Maintien d'un mini-département formé des 29 communes du Pays d'Arles ou fusion à 100% entre le département et la métropole ? Chargé le 10 septembre par le Premier ministre de "mener une concertation" sur le sujet, le préfet des Bouches-du-Rhône, Pierre Dartout, aura peu de temps pour plancher sur cette équation à plusieurs inconnues, avec une copie attendue "d'ici la mi-novembre".
Périmètre de la future institution, nouvelle répartition des compétences entre communes et métropole, mode de scrutin : "Il n'y a pas de sujet tabou", a insisté Pierre Dartout, dans un entretien avec l'AFP, en annonçant travailler à une consultation ouverte à tous, via le site internet de la préfecture.

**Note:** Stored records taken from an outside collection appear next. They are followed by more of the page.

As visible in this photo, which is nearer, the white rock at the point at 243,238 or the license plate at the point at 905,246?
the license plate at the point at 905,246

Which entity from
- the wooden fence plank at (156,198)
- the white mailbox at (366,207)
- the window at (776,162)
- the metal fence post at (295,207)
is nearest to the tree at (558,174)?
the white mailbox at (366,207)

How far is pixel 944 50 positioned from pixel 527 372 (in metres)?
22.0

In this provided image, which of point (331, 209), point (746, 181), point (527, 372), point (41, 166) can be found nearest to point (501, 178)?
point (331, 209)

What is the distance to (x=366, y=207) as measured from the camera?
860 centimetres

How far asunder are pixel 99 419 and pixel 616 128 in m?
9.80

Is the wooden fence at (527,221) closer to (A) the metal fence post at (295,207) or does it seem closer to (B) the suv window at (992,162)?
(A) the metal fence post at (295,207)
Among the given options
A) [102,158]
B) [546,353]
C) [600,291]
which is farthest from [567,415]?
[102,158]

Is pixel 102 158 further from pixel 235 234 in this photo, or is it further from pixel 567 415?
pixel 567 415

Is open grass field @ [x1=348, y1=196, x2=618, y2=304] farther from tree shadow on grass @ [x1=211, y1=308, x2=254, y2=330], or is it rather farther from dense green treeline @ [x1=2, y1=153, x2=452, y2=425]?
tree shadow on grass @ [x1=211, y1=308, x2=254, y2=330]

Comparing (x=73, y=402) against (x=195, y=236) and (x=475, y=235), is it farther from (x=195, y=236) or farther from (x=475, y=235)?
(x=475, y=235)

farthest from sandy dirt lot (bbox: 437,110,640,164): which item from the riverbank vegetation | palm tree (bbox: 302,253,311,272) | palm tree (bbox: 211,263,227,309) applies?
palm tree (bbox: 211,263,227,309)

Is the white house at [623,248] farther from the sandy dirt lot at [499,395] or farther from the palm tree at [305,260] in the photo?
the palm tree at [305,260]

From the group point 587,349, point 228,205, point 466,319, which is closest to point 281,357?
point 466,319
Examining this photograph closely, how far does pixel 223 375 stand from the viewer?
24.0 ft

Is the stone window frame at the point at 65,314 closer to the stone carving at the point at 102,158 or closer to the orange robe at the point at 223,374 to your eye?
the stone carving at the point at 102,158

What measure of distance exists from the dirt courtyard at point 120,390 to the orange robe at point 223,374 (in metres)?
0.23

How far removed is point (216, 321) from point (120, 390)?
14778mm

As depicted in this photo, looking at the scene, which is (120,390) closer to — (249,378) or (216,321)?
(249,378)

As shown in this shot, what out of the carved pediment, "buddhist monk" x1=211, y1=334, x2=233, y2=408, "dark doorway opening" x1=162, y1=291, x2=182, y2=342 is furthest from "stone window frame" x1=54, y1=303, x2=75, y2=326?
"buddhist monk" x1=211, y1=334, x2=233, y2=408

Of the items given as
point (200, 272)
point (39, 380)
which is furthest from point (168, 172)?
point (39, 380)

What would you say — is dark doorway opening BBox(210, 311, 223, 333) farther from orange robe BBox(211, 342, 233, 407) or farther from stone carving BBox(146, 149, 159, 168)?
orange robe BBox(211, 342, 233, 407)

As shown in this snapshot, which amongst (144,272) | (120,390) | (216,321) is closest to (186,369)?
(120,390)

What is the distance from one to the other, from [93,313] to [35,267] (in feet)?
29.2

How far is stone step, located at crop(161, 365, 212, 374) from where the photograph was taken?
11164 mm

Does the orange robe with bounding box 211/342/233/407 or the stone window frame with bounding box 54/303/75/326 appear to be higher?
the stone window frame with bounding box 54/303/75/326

"Je comprends les inquiétudes des 29 maires du Pays d'Arles, mais pour moi les 119 communes de ce département sont unes et indivisibles", plaide Martine Vassal, présidente du conseil départemental… mais aussi de la métropole d'Aix-Marseille-Provence depuis le 20 septembre, après la démission du maire LR de Marseille, Jean-Claude Gaudin, de la tête de la métropole.
Autour d'Arles, beaucoup semblent déjà accepter leur intégration forcée. Pour d'autres en revanche, tel Hervé Chérubini, président de la communauté de communes Vallée des Baux-Alpilles, pas questions de céder. Un élargissement de la métropole au périmètre des Bouches-du-Rhône serait "une aberration territoriale", déclare-t-il, ajoutant : "Mais nous ne sommes pas seuls, ce qui va se passer demain dans les Bouches-du-Rhône se passera ensuite à Toulouse, Nice, Nantes, Bordeaux et Lille."